* _AUSGANGSTEXT_:
Pizz Gallagiun, 3107 m


Publiziert von roko , 25. Oktober 2008 um 20:17.

Region: Welt » Schweiz » Graubünden » Avers
Tour Datum:25 Oktober 2008
Wandern Schwierigkeit: T3+ - anspruchsvolles Bergwandern
Wegpunkte:
Geo-Tags: CH-GR   I 
Aufstieg: 1300 m
Abstieg: 1300 m
Strecke:9 -10 Stunden retour
Zufahrt zum Ausgangspunkt:Chur - Andeer - Avers - Stettli
Kartennummer:Campodolcino 1275 &1255

Wenig besuchter Gipfel mit prächtigem Tiefblick auf das 2800 m tiefer liegende Städtchen Chiavenna und den Lago dell`Acqua Fraggia.  Schöne Sicht auf die Bergeller Berge, die Cima da Lägh, den Pizzo Rosso, den Piz Bles und viele andere.

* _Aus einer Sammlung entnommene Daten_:
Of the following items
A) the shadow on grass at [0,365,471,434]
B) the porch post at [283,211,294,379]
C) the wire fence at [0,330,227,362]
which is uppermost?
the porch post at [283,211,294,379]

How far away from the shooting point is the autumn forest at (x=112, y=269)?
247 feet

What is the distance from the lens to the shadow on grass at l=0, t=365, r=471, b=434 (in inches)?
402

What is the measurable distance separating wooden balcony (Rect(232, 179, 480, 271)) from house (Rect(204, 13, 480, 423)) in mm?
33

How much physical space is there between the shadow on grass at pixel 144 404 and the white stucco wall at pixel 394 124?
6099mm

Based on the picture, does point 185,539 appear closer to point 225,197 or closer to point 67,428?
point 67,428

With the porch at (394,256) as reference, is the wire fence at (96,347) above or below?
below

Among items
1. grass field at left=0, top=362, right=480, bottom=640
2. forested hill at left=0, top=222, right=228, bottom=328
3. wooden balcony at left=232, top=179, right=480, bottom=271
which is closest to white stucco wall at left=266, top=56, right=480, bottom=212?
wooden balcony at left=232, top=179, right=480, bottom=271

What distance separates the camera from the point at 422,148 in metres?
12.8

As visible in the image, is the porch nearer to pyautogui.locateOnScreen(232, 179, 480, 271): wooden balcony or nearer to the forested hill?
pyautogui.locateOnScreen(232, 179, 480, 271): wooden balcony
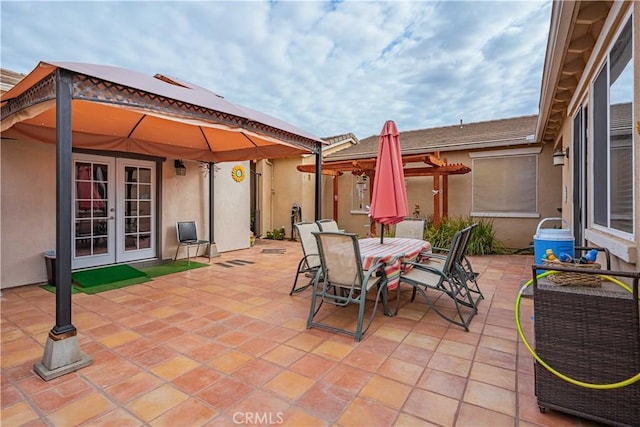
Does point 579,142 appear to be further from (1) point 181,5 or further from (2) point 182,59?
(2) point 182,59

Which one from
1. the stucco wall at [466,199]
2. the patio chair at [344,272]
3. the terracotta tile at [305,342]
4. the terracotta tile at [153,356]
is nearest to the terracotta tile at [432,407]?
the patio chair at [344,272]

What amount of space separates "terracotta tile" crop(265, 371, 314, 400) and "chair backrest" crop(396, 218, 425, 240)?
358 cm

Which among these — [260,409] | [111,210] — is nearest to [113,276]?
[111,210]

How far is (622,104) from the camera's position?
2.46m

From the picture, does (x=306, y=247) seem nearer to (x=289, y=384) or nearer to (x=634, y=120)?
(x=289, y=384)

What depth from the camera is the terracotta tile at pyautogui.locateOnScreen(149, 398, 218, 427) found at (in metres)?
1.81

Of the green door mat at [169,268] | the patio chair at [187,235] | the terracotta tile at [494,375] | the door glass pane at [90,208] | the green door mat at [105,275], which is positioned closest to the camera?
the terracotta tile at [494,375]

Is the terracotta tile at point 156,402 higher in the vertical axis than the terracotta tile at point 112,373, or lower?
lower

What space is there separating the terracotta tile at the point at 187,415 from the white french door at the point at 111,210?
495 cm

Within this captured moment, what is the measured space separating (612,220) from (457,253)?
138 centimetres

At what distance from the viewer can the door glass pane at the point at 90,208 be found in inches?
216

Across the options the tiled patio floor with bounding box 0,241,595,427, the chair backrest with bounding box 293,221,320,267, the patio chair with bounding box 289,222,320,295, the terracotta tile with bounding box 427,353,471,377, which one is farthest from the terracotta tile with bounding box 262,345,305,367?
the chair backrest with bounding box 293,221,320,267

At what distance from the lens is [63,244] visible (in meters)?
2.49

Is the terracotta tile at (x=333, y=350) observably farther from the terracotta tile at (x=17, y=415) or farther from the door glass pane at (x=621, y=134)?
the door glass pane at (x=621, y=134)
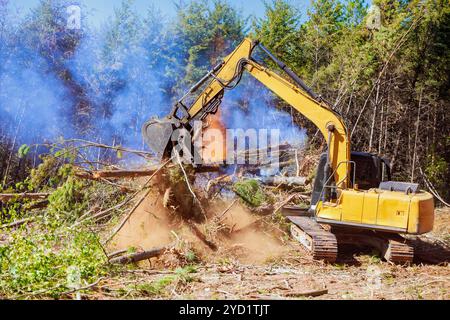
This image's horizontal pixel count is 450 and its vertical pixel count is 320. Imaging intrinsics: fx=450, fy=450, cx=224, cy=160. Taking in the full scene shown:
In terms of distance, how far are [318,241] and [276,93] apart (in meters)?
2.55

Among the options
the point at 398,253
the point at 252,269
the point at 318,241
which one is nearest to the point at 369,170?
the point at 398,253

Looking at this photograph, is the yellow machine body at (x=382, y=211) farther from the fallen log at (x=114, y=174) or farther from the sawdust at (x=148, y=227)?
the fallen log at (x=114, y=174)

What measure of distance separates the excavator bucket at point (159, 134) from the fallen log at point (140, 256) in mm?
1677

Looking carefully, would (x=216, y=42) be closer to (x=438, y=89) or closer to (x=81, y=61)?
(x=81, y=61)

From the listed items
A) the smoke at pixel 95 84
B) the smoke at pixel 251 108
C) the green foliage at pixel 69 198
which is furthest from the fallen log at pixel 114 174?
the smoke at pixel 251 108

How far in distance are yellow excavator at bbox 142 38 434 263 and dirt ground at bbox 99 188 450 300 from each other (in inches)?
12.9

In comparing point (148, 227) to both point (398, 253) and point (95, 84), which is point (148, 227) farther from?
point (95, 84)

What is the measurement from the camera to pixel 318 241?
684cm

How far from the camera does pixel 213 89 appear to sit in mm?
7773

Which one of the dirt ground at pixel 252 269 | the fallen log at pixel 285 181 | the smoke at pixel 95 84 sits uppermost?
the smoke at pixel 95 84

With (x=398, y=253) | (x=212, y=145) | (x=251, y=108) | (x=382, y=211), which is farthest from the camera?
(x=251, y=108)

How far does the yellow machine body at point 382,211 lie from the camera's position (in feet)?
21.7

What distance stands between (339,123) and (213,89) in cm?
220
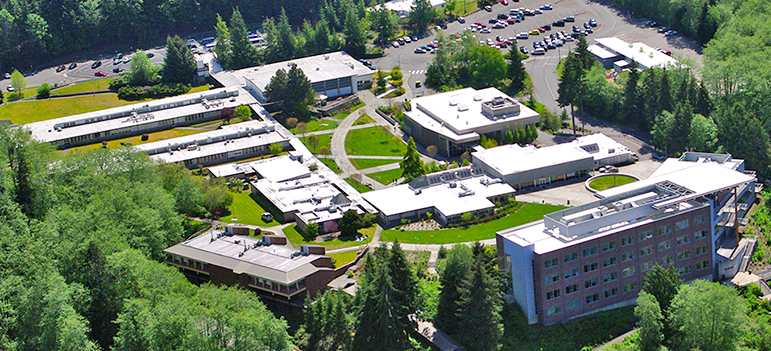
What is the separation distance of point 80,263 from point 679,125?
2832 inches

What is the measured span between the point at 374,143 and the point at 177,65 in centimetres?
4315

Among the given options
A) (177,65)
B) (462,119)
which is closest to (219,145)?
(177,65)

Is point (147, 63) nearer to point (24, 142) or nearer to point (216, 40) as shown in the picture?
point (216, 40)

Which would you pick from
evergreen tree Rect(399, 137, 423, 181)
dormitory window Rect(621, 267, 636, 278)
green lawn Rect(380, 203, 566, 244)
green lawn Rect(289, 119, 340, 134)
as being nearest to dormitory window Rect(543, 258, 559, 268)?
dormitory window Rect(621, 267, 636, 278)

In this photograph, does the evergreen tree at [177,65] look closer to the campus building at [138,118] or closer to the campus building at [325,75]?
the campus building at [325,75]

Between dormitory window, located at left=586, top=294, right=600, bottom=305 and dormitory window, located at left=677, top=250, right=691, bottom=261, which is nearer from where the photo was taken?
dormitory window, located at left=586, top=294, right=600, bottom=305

---

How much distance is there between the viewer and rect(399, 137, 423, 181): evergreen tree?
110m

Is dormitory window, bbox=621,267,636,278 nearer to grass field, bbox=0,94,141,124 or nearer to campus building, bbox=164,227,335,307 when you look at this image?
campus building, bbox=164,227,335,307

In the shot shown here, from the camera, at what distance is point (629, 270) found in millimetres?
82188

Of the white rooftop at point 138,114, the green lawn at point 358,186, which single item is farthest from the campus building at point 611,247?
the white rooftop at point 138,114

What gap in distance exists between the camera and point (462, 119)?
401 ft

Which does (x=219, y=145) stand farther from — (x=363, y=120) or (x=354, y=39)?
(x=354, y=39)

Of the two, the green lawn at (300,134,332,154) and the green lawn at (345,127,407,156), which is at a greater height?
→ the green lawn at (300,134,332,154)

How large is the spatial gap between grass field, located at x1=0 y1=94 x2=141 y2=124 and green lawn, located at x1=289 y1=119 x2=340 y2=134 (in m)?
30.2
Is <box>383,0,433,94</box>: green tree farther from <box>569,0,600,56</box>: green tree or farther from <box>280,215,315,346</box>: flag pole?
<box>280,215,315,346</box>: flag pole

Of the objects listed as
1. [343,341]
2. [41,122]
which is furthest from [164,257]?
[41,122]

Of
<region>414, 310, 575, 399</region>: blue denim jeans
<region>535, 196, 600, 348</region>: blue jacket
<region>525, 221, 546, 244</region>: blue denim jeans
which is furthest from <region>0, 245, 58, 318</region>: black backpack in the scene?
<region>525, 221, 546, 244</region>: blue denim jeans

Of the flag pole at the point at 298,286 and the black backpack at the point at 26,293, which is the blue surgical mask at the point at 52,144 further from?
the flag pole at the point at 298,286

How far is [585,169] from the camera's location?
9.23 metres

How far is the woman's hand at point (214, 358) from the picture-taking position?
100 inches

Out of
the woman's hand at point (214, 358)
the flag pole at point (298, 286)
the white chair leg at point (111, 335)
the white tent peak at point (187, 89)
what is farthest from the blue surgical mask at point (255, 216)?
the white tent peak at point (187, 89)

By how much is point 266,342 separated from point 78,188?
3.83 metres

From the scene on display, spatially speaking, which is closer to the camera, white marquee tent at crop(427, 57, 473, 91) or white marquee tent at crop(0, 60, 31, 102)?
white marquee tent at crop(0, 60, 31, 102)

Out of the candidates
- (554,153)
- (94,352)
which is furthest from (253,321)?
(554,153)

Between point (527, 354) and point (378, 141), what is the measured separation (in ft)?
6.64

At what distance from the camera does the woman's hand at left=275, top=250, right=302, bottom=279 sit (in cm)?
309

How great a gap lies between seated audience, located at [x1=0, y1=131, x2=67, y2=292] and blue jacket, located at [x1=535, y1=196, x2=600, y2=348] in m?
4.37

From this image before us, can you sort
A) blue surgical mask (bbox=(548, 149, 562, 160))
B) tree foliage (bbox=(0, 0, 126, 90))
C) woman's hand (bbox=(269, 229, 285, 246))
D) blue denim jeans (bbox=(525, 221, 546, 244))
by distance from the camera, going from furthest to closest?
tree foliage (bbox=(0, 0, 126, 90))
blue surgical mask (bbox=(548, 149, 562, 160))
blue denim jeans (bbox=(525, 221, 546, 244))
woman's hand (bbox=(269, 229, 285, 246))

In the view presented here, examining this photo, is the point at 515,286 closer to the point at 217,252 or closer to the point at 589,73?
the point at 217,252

--

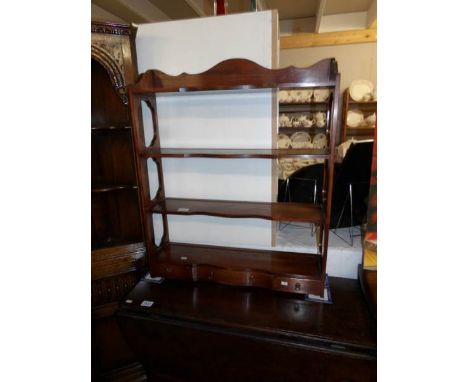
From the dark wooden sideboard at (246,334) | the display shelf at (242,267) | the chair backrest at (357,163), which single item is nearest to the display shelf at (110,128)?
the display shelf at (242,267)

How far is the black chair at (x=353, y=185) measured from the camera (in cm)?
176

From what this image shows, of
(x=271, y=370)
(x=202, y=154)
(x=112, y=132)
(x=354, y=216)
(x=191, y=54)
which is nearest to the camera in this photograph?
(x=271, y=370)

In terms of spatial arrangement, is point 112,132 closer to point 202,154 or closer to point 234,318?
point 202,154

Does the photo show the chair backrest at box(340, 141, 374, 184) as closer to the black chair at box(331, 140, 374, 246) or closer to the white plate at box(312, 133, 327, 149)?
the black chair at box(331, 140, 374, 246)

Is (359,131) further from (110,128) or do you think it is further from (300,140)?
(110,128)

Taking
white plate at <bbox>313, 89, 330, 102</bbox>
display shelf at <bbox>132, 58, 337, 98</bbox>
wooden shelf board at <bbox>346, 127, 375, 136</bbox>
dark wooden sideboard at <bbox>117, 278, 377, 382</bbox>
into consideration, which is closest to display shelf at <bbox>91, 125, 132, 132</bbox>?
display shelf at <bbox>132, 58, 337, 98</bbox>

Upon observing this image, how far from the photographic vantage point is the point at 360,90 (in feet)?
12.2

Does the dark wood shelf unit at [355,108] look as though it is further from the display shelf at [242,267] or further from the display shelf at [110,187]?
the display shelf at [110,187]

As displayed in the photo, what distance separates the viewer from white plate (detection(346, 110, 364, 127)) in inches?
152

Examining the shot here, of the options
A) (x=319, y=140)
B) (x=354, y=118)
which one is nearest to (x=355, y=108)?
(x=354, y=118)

* _AUFGABEN_:
[a] Welchen Schwierigkeitsgrad nennt der Tourenbericht zum Pizz Gallagiun für die Wanderung?
[b] Führen Sie den Tourenbericht zum Pizz Gallagiun im Anschluss an seinen letzten Satz weiter.
Die Zeilen werden für die Bearbeitung nicht gebraucht.

* _LÖSUNGEN_:
[a] T3+, anspruchsvolles Bergwandern.

[b]
Der lange Anmarsch verhindert einen häufigen Besuch des Pizz Gallagiun. Von Stettli (ab Stettli Fahrverbot) läuft man auf der Alpstrasse (am besten nimmt man das Velo) in gut zwei Stunden nach der Alp Sovräna (1995 m). Von Sovräna in weiteren zwei Stunden auf den Pass da la Prasgnola. Hier zweigt man gegen Westen ab und über scharfe, zerrissene Felsen oder wie zu dieser Jahreszeit über Schneefelder in einer weiteren Stunde auf den Gipfel.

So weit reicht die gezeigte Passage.